**Document segment**
Sarah Richson started her career as an Assistant but changed paths to focus on her passion for people. This has led her to become one of the most recognised HR thought leaders in Africa.
Can we start with a little background information? Where are you from and what is your current role?
I am a Kenyan-born global thinker and thought leader. I moved to the UK in my early youth where I lived and worked for close to two decades. I am married to Claude and we have five beautiful children.
What is your background?
My background is in international business, coaching and human development. I’ve done that for quite a number of years in many ways, impacting mainly women, youth and global talent. I have depth, exposure and experience working internationally as a continent improver, consultant and strategic advisor.
Can you tell us a bit about the teaching and training that you do?
I am known as a creative energy based trainer therefore my workshops are high powered, highly creative and innovative borrowing from methodologies from across the world; mainly taping into my African background identity for gusto energy and vivacious approaches. I teach and train in the areas of emotional intelligence, personal branding, areas of winning with people and finally the areas of coaching and mentorship for success.
A lot of my principles are embedded on growth and progressive approaches, instead of using words like feedback I use feedforward, instead of using words like change I use transformation. I’m big on motion, if things are moving then things are getting done; if things are getting done then results will be achieved. I have a learner persona and in my training, I try to bring up learners and not achievers.

**List of tasks**
(1) In the interview with Sarah Richson, how long did she live and work in the UK?
(2) Translate this sentence from the Sarah Richson interview into Spanish: "My background is in international business, coaching and human development."
(3) Go on with the Sarah Richson interview, picking up after its final sentence.

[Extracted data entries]
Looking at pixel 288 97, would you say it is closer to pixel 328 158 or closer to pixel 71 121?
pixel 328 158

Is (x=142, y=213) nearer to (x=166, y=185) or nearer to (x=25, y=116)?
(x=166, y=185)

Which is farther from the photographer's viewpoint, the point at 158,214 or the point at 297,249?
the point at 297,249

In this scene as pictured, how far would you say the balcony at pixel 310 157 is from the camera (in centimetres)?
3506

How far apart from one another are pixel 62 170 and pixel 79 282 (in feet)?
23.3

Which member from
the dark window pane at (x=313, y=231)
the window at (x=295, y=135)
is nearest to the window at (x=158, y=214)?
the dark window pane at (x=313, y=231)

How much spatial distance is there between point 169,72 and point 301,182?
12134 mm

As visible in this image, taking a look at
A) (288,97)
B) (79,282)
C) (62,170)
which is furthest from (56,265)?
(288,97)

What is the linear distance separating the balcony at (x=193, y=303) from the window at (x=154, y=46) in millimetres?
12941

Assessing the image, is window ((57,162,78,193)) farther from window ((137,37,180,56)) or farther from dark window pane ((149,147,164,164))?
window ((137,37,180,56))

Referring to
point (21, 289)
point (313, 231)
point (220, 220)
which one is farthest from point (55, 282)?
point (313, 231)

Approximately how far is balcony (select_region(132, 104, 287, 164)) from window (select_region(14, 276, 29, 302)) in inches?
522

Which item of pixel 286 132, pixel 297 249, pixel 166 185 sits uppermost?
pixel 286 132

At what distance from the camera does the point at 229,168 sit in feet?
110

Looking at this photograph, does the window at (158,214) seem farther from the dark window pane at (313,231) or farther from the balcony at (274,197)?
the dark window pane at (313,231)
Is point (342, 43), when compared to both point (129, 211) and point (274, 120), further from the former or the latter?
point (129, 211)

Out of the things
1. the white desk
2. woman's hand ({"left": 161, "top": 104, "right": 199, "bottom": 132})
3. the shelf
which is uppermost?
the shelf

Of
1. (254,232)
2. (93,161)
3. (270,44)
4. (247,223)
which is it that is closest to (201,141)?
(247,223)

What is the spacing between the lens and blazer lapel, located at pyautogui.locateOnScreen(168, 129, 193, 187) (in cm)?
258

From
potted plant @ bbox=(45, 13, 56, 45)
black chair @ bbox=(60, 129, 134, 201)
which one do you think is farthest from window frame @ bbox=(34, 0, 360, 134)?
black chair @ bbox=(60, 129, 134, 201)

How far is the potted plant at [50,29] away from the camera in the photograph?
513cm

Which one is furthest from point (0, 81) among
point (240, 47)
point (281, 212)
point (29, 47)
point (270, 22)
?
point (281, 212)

...

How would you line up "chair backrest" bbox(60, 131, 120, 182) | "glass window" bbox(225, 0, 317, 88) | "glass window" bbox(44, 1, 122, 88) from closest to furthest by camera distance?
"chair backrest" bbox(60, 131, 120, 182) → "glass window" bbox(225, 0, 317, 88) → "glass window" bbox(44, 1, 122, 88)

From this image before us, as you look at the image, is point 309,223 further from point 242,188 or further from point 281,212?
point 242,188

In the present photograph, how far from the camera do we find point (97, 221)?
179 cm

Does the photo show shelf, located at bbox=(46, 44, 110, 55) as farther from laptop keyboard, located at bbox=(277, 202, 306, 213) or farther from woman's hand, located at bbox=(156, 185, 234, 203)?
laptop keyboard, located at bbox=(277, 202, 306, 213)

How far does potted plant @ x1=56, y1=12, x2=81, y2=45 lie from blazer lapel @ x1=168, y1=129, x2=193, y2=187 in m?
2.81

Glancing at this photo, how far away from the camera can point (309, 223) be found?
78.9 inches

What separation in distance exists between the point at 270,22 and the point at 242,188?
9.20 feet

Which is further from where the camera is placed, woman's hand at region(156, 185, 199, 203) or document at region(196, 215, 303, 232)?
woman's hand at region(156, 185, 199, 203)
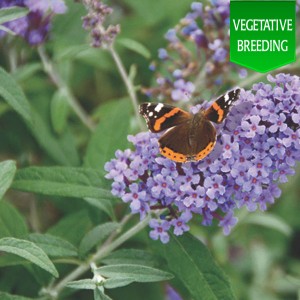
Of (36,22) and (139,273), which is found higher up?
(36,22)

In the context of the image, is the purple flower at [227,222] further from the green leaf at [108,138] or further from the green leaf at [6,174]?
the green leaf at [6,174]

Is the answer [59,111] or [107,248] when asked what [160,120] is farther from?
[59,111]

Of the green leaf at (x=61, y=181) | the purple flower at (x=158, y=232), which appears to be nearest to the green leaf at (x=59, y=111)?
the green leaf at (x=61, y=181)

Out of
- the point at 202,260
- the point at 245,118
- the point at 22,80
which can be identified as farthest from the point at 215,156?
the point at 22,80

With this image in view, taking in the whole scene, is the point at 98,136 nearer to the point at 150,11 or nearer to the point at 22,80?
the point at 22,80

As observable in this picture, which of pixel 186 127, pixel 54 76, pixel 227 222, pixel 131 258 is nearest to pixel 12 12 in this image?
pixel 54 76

**List of answers**
(1) Close to two decades.

(2) Mi formación es en negocios internacionales, coaching y desarrollo humano.

(3)
You started your career as an Assistant. What are the main changes you have seen in the workplace since then?
I started my career as an Executive Assistant and I have lucky to have done that role both in the African continent and in London and the biggest change I have seen I’ve seen is around technology and the use of it.
On the role of the assistant rising to become a highly strategic one, very few of us use that in a strategic way as a platform on the level of your boss and not the level under your boss. From very early on I always thought through my tasks and through the lessons that I gained working with a certain individual. A lot of my HR experience came from working for a global Human Resource Director in London.
The other change I’m seeing in the workplace is flexible working where you can have virtual assistants, you can be working for someone in a different country or you can be servicing a team of people in different countries and different time zones so a lot of understanding will need to stem from cultural intelligence because you are working with different cultures; there are also a lot of multi-cultural teams.
We are also facing nearly four to five generations in one workplace which poses a lot of interesting dynamics and dimensions to the workplace.
What inspires and motivates you?
What inspires me the most is my family; my husband and my children; being a mother has taught me to be a nurturing and grooming leader rather than be a task oriented leader.
I’m deeply inspired by the newness of things and by the results that can be produced through mastery.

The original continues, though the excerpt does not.